Other commissions in the pursuit of improving nuclear entombment as a solution include the Cementitious Barriers Partnership (CBP) and the U.S. Department of Energy (DOE). Research facilities such as those at the Savannah River and Lawrence Livermore Laboratory have contributed to the understanding of safe nuclear entombment.

== Containment examples ==
There are several examples of successful entombment procedures completed. In El Cabril, Spain, a multi-concrete barrier concept was used wherein the radioactive waste drums are placed inside concrete boxes. Those boxes are then placed inside a reinforced concrete vault sealed with a waterproof coating to prevent any hazardous liquid from escaping the drums. In the Hallam Nuclear Power Facility, expanding concrete, seal-welding at penetrations, sand, waterproof polyvinyl membranes, and earth were all used to envelop radioactive residuals. At the Piqua Nuclear Power Facility, seal-weldings and sand were again used to seal the internal reactor, and lastly sealed with a waterproof membrane. At the Boiling Nuclear Superheater Power Station (BONUS) in Rincón, Puerto Rico, a concrete slab was constructed to cover the upper surface while seal-welding was used to secure lower surface penetrations.

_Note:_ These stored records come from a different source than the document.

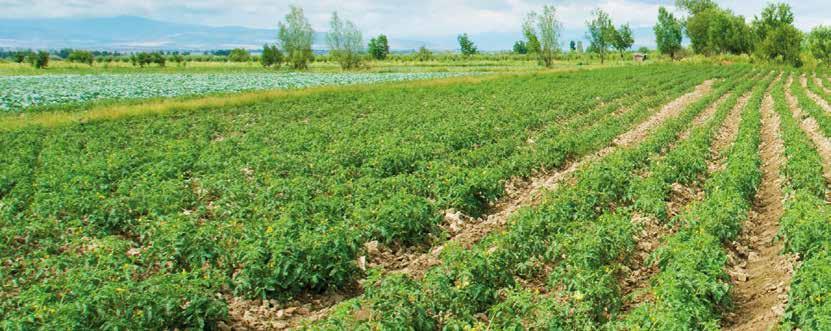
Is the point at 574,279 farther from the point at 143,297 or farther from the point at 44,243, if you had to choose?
the point at 44,243

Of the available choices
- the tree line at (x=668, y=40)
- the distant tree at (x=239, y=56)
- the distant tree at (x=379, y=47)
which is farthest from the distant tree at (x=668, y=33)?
the distant tree at (x=239, y=56)

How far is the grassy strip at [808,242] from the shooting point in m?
5.46

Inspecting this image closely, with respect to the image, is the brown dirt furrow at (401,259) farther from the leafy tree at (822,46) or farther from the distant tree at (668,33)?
the distant tree at (668,33)

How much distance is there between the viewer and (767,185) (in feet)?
40.1

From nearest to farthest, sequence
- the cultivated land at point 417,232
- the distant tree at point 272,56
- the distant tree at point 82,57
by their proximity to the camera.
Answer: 1. the cultivated land at point 417,232
2. the distant tree at point 272,56
3. the distant tree at point 82,57

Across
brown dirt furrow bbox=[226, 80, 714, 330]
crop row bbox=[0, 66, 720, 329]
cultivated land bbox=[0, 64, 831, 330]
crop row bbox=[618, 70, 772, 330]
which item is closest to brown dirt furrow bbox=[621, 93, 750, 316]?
cultivated land bbox=[0, 64, 831, 330]

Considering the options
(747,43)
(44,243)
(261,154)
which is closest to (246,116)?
(261,154)

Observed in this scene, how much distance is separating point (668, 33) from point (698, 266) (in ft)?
333

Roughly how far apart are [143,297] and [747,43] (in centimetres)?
9489

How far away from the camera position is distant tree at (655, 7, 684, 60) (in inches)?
3841

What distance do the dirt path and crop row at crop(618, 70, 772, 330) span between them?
263 mm

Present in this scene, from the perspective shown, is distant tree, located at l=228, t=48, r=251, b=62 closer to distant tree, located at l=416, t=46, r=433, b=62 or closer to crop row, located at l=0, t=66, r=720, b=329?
distant tree, located at l=416, t=46, r=433, b=62

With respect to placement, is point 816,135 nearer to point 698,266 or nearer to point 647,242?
point 647,242

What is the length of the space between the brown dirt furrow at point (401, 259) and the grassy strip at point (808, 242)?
3980 mm
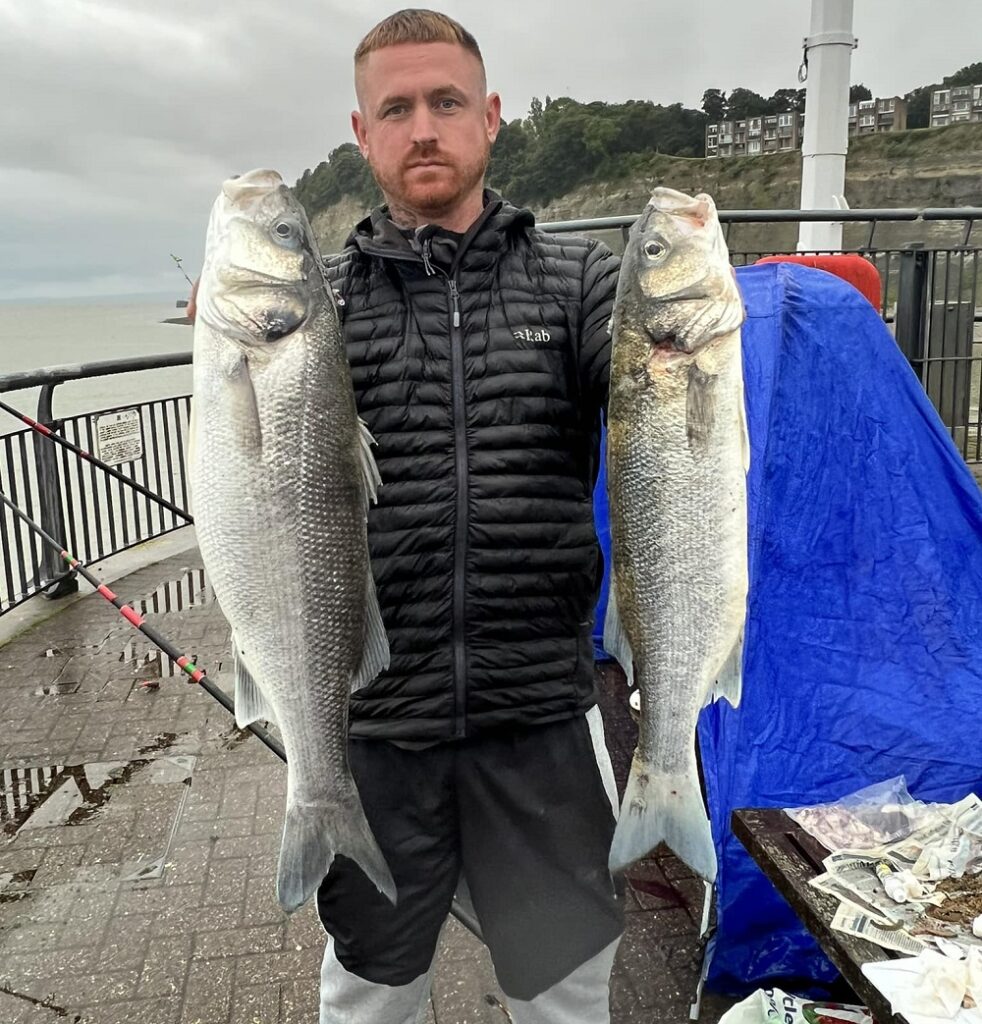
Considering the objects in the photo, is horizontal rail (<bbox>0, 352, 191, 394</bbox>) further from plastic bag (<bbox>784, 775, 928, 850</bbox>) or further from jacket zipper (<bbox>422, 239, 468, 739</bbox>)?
plastic bag (<bbox>784, 775, 928, 850</bbox>)

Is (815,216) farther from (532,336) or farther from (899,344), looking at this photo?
(532,336)

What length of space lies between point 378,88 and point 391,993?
7.30 ft

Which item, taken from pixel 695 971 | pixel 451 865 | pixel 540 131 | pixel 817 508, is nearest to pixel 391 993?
pixel 451 865

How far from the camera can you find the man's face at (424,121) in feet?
6.64

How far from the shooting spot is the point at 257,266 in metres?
1.91

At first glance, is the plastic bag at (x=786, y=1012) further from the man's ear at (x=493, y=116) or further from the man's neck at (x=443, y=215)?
the man's ear at (x=493, y=116)

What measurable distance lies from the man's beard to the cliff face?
54745mm

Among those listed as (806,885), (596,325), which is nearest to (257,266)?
(596,325)

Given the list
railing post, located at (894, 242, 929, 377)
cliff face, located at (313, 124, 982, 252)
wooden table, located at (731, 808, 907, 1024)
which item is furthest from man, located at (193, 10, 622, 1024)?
cliff face, located at (313, 124, 982, 252)

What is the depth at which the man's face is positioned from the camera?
6.64 ft

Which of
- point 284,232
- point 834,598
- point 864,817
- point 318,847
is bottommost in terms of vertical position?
point 864,817

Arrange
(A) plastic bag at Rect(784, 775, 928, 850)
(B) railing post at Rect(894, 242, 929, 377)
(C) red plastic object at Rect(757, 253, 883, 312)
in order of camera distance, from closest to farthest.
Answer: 1. (A) plastic bag at Rect(784, 775, 928, 850)
2. (C) red plastic object at Rect(757, 253, 883, 312)
3. (B) railing post at Rect(894, 242, 929, 377)

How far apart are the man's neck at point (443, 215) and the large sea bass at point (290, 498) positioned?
27 cm

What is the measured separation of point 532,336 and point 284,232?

The Chernobyl disaster is one of the worst nuclear disasters. The initial containment building, commonly known as the sarcophagus, did not classify as a proper entombment device. It was difficult or impossible to repair and maintain because of extremely high levels of radiation. A new structure was structurally completed and put in place in late 2016, and was completed in 2019. The structure measures 108 meters tall, with a length of 260 meters and a span of 165 meters. The main arch is composed of triple-layered radiation resistant panels made up of stainless steel coated in polycarbonate, which will provide the shielding necessary for radioactive containment. The structure weighs over 30,000 tons and completely covers Reactor number 4. This new tomb is designed to last over 100 years, and has special ventilation and temperature systems to prevent condensation of radioactive fluids on the inside which could result in a compromised containment. The new containment structure is still intended to be temporary, with the goal of allowing the Ukrainian Government and the EU time to develop ways of properly decommissioning the plant and cleaning up the site.

==Other examples==
- Lucens, Switzerland - initially entombed in a cavern and later decontaminated
- Dodewaard, the Netherlands - entombed for 40 years, awaiting final decommissioning; also referred to as 'safe enclosure'
- Runit Dome, Marshall Islands - large concrete tomb constructed in 1980 in an atomic blast crater, encasing contaminated soil
- Hanford site, USA - eight reactors have been semi-entombed for full decommission at an undefined point in the future. This facility also contains Trench 94, which is where the United States Navy puts its decommissioned nuclear reactors.